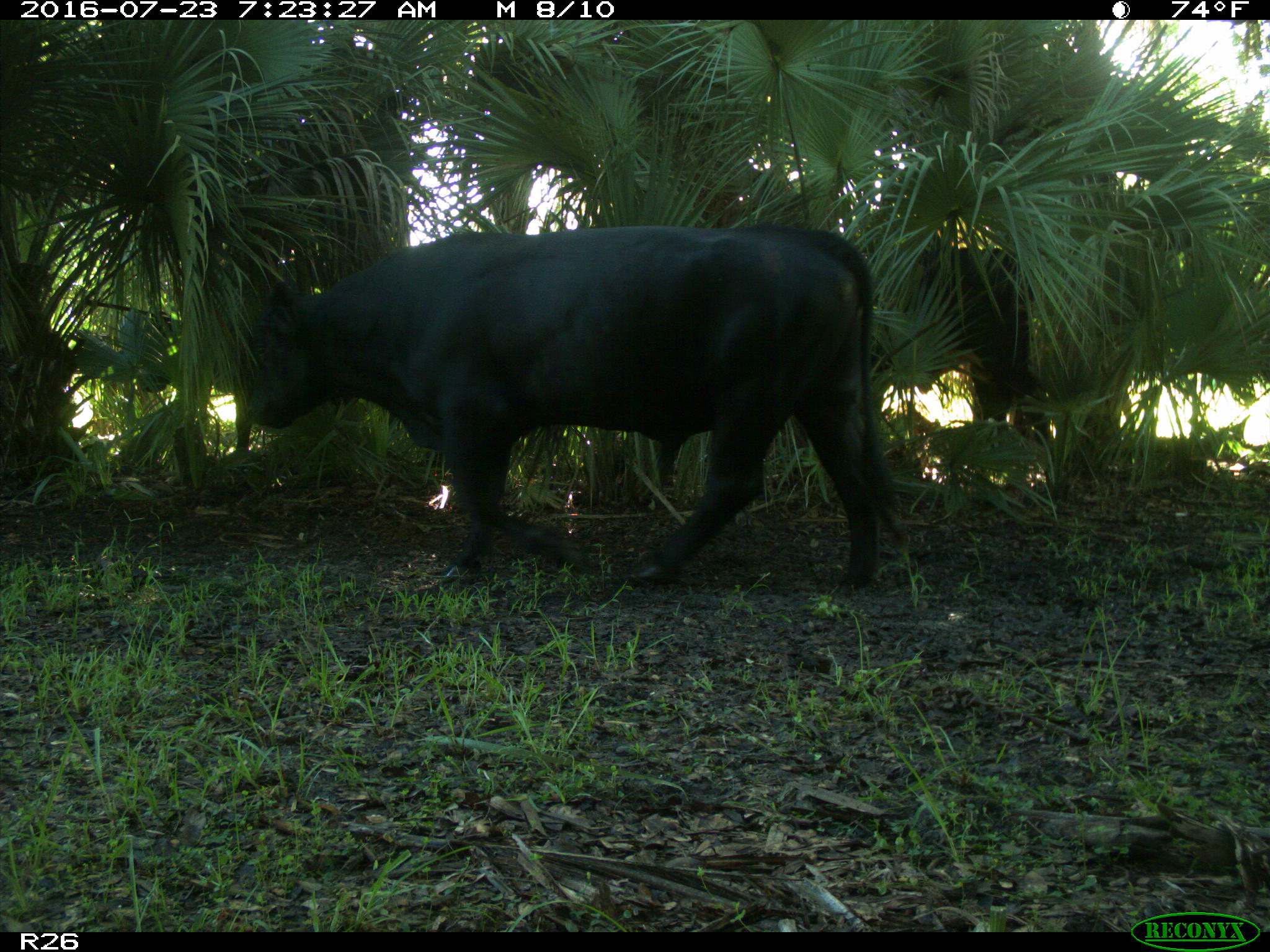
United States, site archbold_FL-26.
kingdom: Animalia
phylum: Chordata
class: Mammalia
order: Artiodactyla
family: Bovidae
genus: Bos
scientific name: Bos taurus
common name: domestic cow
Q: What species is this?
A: Bos taurus (domestic cow).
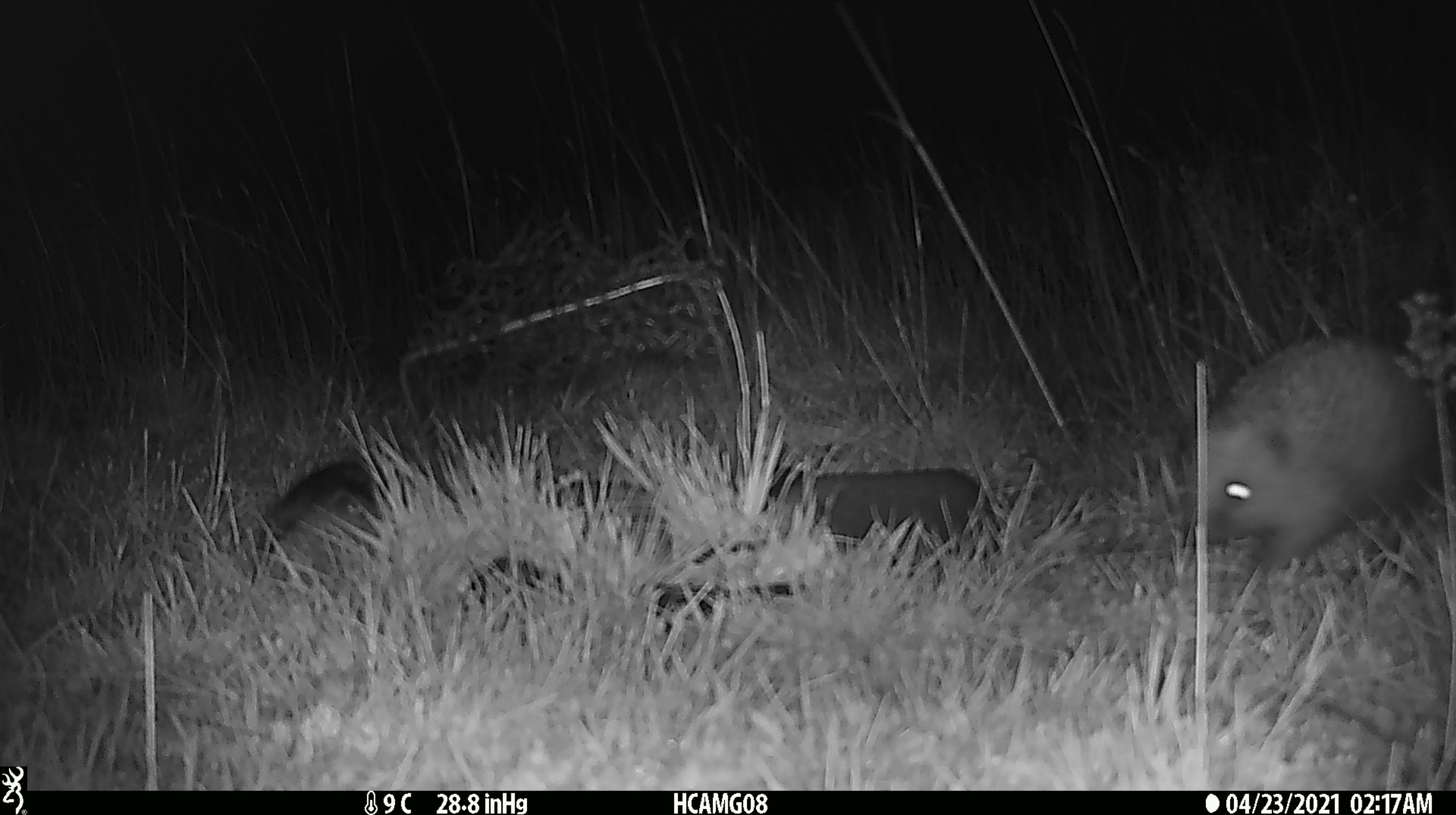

============================================================

Reproduce the material word for word. Skip every picture it holds.

Exercise response:
United States, site archbold_FL-26.
kingdom: Animalia
phylum: Chordata
class: Mammalia
order: Artiodactyla
family: Bovidae
genus: Bos
scientific name: Bos taurus
common name: domestic cow
Q: What species is this?
A: Bos taurus (domestic cow).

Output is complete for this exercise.